Stored data:
####################

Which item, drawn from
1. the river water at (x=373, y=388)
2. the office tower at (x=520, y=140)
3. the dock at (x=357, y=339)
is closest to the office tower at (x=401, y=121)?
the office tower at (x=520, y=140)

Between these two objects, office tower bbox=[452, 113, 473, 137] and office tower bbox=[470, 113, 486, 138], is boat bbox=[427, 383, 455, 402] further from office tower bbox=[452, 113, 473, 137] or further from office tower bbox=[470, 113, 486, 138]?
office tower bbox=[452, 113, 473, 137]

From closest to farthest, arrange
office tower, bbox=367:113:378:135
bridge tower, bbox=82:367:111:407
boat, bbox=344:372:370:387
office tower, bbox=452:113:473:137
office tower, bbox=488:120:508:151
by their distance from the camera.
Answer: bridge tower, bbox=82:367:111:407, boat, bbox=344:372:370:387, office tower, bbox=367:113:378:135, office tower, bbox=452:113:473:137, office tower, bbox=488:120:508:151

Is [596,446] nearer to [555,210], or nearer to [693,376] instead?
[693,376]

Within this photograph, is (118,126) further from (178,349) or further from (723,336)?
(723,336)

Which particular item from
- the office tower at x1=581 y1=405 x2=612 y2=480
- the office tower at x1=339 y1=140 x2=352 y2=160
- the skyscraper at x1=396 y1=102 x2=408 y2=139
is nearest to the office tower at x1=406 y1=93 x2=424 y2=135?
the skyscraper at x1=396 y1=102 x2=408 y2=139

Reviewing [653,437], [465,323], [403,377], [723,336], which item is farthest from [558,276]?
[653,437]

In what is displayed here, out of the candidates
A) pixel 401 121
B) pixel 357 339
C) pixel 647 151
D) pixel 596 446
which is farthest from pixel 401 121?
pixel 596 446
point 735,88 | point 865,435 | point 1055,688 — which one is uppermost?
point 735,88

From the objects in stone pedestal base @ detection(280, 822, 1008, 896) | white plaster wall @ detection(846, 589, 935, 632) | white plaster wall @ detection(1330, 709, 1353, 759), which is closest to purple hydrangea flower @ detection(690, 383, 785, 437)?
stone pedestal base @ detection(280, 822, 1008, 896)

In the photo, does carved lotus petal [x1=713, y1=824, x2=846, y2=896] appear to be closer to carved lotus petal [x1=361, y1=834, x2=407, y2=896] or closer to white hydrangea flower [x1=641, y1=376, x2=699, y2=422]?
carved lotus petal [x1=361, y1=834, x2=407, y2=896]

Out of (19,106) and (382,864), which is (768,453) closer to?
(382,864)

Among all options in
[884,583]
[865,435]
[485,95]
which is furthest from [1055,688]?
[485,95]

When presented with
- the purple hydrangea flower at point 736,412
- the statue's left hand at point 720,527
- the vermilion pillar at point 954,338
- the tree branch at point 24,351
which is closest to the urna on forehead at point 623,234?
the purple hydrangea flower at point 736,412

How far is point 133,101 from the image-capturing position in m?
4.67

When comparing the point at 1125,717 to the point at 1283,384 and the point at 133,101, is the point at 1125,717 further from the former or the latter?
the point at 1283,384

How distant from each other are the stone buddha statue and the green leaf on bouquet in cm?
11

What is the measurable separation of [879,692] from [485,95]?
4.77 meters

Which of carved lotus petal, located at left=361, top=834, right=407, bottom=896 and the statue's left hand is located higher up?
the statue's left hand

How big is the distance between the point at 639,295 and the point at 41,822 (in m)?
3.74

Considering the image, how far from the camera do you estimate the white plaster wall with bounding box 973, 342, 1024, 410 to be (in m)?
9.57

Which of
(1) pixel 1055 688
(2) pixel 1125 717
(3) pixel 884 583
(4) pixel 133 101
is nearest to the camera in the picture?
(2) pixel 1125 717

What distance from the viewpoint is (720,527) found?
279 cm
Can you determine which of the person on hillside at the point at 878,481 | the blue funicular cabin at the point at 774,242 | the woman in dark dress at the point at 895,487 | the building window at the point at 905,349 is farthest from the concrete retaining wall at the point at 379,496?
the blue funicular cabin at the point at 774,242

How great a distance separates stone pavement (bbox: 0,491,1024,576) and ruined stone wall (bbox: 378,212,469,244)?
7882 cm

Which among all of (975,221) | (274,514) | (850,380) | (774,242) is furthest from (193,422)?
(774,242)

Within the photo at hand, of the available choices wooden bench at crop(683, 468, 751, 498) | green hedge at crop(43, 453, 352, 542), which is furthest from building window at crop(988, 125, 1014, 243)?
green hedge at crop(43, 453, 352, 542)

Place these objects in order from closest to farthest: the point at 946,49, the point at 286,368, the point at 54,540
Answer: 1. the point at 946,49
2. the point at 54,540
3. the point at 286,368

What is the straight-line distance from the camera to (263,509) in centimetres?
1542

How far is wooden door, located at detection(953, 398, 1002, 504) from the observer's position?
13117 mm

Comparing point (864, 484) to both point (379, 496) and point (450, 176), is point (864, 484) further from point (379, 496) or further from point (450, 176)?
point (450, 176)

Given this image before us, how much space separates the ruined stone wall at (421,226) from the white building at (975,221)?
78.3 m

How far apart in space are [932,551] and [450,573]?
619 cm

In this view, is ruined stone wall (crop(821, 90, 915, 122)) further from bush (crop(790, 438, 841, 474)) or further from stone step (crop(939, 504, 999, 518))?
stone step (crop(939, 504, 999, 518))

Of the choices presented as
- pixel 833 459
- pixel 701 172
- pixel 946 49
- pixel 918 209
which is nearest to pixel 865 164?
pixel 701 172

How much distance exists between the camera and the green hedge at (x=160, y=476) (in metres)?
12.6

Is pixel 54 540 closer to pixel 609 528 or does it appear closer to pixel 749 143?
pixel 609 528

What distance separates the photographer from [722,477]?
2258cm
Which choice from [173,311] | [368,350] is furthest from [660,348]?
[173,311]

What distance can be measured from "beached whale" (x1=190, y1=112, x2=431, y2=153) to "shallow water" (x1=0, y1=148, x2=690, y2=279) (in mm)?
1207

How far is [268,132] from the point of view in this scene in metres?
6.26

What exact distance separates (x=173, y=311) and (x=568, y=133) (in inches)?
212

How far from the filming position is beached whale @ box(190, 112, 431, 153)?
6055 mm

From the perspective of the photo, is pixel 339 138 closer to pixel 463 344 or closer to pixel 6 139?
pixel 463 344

####################

WHAT THIS TASK INVOLVES: Put the lines of the records from the line with "From closest to farthest, arrange" to the line with "bbox=452:113:473:137, office tower, bbox=488:120:508:151" into a Markdown table with the columns Row and Line. Number each row and leave out blank lines.

THE RESPONSE:
| Row | Line |
|---|---|
| 1 | From closest to farthest, arrange |
| 2 | office tower, bbox=367:113:378:135 |
| 3 | bridge tower, bbox=82:367:111:407 |
| 4 | boat, bbox=344:372:370:387 |
| 5 | office tower, bbox=452:113:473:137 |
| 6 | office tower, bbox=488:120:508:151 |
| 7 | by their distance from the camera. |
| 8 | Answer: bridge tower, bbox=82:367:111:407, boat, bbox=344:372:370:387, office tower, bbox=367:113:378:135, office tower, bbox=452:113:473:137, office tower, bbox=488:120:508:151 |